TASK DETAILS> Write out every one of the lines below as a numbered list, skipping any blank lines.

──────── RECORDS FOR THE EXERCISE

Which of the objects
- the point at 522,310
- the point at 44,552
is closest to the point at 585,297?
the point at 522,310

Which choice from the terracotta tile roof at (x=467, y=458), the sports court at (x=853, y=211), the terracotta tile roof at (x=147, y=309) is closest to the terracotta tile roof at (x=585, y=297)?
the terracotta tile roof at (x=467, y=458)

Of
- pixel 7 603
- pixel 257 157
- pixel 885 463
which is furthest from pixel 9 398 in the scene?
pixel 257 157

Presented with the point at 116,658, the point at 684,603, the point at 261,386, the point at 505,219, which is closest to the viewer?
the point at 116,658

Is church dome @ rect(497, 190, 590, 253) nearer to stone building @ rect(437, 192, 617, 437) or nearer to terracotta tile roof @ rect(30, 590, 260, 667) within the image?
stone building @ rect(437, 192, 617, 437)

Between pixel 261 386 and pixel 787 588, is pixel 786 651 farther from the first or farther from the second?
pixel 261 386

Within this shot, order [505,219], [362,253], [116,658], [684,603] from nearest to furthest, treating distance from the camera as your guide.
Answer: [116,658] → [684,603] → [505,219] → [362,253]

────────────────

OUTPUT BELOW>
1. Which of the objects
2. - the point at 522,310
3. - the point at 44,552
4. is closest to the point at 585,297?
5. the point at 522,310
6. Which choice from the terracotta tile roof at (x=467, y=458), the sports court at (x=853, y=211), the terracotta tile roof at (x=147, y=309) is closest to the terracotta tile roof at (x=585, y=297)?
7. the terracotta tile roof at (x=467, y=458)
8. Of
9. - pixel 7 603
10. - pixel 257 157
11. - pixel 885 463
12. which is furthest from pixel 9 398 in the scene?
13. pixel 257 157
14. Presented with the point at 116,658, the point at 684,603, the point at 261,386, the point at 505,219, which is closest to the viewer?
15. the point at 116,658
16. Is church dome @ rect(497, 190, 590, 253) nearer to stone building @ rect(437, 192, 617, 437) or nearer to terracotta tile roof @ rect(30, 590, 260, 667) within the image?
17. stone building @ rect(437, 192, 617, 437)
18. Between pixel 261 386 and pixel 787 588, is pixel 786 651 farther from the first or farther from the second?
19. pixel 261 386
20. Within this shot, order [505,219], [362,253], [116,658], [684,603] from nearest to furthest, treating distance from the camera as your guide.
21. Answer: [116,658] → [684,603] → [505,219] → [362,253]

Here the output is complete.